Most were on KVM, but some were generic, and I remember at least one
LPAE related. And some bugs only showed under stress, because you can
actually run something useful on that machine before it goes on its knees.
quoted
I don't particularly care about the more optional parts like EDAC, cpuidle, or cpufreq, but I wonder if keeping in at least the rather small SATA and XGMAC drivers and basic platform support is feasible.
At what point are you better off just running under QEMU/virtualization?
For many things we are looking at that's not really an option.
If it would be very involved or painful to keep the support alive (as in
the KVM/arm32 case), I would see your point, but just some isolated
drivers (really a few and mostly quite small) don't justify a removal,
IMHO. I think we have far worse and older code in the kernel to worry about.
quoted
If YAML DT bindings are used as an excuse, I am more than happy to convert those over.

And if anyone has any particular gripes with some code, maybe there is a way to fix that instead of removing it? I was always wondering if we could get rid of the mach-highbank directory, for instance. I think most of it is Highbank (Cortex-A9) related.
Again, how do you fix it if nobody has signed up for maintaining and
keeping it working? Doing blind changes that might or might not work
is not a way to keep a platform supported.

Just because code is removed, it doesn't mean it can't be reintroduced
when someone comes along and wants to do that. Look at some of the
recent additions of old OLPC hardware support, for example. But
there's a difference between this and keeping the code around hoping
that someone will care about it. It's not lost, and it's easy to bring
back.
OK, maybe I should have been more explicit: If Rob does not want to
maintain it anymore, I am happy to throw my hat in the ring.

I have a working Midway system under my desk, with at least four working
nodes, two of them have an SSD connected and are running some
off-the-shelf Ubuntu 18.04 or Debian userland. I mostly run mainline
kernels, but try the distro kernels as well from time to time.
Routinely I test at least every -rc1 for regressions.
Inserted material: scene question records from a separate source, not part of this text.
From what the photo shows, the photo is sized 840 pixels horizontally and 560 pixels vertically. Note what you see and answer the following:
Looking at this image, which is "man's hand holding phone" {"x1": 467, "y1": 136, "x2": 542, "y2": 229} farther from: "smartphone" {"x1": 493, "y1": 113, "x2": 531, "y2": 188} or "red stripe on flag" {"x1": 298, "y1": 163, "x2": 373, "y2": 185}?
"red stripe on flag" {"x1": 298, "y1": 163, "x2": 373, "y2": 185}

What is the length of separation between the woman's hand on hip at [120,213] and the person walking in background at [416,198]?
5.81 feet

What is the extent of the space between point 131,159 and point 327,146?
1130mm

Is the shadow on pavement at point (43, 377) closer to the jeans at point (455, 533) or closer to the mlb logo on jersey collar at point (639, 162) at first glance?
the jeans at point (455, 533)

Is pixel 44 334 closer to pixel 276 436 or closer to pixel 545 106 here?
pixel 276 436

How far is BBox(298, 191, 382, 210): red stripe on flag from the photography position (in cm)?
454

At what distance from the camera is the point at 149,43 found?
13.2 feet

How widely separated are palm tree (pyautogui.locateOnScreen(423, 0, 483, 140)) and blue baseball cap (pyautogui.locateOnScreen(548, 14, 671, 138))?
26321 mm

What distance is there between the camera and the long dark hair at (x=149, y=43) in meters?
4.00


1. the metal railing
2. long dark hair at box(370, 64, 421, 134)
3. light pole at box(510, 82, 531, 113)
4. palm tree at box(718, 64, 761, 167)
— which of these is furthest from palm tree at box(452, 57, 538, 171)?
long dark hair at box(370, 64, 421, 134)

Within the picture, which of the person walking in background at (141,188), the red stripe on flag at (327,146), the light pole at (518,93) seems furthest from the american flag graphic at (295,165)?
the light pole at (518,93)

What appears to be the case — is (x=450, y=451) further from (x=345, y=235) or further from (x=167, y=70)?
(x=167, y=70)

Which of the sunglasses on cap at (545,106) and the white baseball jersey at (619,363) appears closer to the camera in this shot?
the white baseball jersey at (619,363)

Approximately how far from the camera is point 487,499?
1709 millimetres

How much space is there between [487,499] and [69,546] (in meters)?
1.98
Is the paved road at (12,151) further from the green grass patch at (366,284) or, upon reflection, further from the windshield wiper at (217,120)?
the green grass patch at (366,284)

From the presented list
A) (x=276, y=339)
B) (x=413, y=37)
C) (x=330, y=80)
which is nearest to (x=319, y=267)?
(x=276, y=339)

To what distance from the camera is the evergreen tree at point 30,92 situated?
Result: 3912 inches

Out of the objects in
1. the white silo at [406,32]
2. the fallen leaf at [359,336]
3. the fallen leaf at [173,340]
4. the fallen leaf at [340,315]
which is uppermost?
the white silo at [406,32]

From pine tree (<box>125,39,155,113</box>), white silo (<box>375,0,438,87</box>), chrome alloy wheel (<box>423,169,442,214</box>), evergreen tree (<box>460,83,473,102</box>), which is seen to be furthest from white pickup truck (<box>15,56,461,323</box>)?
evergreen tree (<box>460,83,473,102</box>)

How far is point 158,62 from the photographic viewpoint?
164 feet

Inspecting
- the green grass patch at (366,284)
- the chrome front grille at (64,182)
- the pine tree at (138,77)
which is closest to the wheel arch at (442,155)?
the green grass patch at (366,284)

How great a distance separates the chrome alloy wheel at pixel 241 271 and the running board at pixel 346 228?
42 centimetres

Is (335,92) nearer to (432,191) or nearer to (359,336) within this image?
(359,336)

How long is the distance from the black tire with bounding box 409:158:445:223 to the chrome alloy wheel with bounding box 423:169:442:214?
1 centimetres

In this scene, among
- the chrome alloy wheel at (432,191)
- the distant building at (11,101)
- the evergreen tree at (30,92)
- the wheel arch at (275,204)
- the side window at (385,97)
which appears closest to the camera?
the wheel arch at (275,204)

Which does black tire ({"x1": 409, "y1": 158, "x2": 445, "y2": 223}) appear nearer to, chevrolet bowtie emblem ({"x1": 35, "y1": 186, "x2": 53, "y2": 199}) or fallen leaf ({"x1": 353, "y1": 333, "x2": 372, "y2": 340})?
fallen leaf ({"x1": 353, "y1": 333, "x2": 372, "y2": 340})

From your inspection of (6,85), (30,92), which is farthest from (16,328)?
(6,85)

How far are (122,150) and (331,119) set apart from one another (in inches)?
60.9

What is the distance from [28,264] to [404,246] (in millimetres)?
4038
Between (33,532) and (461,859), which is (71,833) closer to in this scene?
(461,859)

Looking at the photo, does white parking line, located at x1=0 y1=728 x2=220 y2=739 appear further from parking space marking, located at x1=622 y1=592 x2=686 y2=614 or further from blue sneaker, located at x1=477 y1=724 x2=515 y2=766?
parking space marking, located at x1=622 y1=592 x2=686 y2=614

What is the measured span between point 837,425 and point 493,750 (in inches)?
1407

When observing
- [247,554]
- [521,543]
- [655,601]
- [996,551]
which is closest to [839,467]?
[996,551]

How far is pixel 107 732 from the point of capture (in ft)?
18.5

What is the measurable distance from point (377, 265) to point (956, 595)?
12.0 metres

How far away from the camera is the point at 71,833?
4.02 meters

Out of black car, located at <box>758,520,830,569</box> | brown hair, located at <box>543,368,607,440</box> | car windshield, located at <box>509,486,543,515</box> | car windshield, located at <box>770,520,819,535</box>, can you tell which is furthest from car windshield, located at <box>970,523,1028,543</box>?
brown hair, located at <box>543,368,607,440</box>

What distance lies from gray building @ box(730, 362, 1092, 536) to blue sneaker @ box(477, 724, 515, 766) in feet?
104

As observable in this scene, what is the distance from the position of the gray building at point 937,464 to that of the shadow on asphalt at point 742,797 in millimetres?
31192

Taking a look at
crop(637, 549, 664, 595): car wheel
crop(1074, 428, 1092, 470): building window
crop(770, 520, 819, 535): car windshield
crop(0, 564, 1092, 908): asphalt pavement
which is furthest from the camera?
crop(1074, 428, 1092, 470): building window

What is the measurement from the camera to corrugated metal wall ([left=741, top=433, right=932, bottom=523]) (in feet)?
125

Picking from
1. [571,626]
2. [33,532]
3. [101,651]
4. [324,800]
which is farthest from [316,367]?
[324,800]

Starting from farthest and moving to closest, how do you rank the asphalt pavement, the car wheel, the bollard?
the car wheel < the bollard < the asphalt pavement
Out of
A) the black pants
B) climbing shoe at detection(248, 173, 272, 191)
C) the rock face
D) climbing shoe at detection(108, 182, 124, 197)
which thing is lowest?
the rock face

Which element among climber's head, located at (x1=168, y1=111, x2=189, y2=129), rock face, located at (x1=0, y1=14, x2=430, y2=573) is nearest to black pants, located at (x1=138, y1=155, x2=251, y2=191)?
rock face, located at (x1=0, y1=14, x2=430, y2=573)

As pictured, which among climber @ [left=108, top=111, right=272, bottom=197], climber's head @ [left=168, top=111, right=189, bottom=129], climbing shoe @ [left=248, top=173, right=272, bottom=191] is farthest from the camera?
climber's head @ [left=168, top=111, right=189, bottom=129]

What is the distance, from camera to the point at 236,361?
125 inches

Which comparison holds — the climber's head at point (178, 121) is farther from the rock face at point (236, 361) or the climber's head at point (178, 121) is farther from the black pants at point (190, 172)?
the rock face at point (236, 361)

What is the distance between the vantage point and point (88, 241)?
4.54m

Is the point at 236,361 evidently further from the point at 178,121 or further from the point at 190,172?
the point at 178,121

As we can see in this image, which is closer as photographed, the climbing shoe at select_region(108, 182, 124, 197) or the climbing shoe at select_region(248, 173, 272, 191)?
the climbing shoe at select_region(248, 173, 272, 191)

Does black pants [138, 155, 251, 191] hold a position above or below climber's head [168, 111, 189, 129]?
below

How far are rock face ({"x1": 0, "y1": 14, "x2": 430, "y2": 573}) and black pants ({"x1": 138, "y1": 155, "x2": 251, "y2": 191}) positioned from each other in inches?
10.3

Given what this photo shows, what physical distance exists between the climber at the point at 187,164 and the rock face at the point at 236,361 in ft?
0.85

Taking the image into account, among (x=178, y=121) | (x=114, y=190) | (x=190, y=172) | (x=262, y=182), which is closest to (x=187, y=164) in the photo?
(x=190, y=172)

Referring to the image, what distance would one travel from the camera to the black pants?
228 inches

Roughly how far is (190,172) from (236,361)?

I also have updates to the A-15 firmware parts (U-Boot and PSCI runtime,
including PSCI 1.0 support and a Spectre V2 workaround), and have a
working setup to either chainload or actually update the firmware on the
flash. Happy to share that if someone is interested. For U-Boot I wanted
to send updates anyway.
I also have an old Highbank system lying around, but haven't turned that
on in years.

So would just a patch to MAINTAINERS be a solution?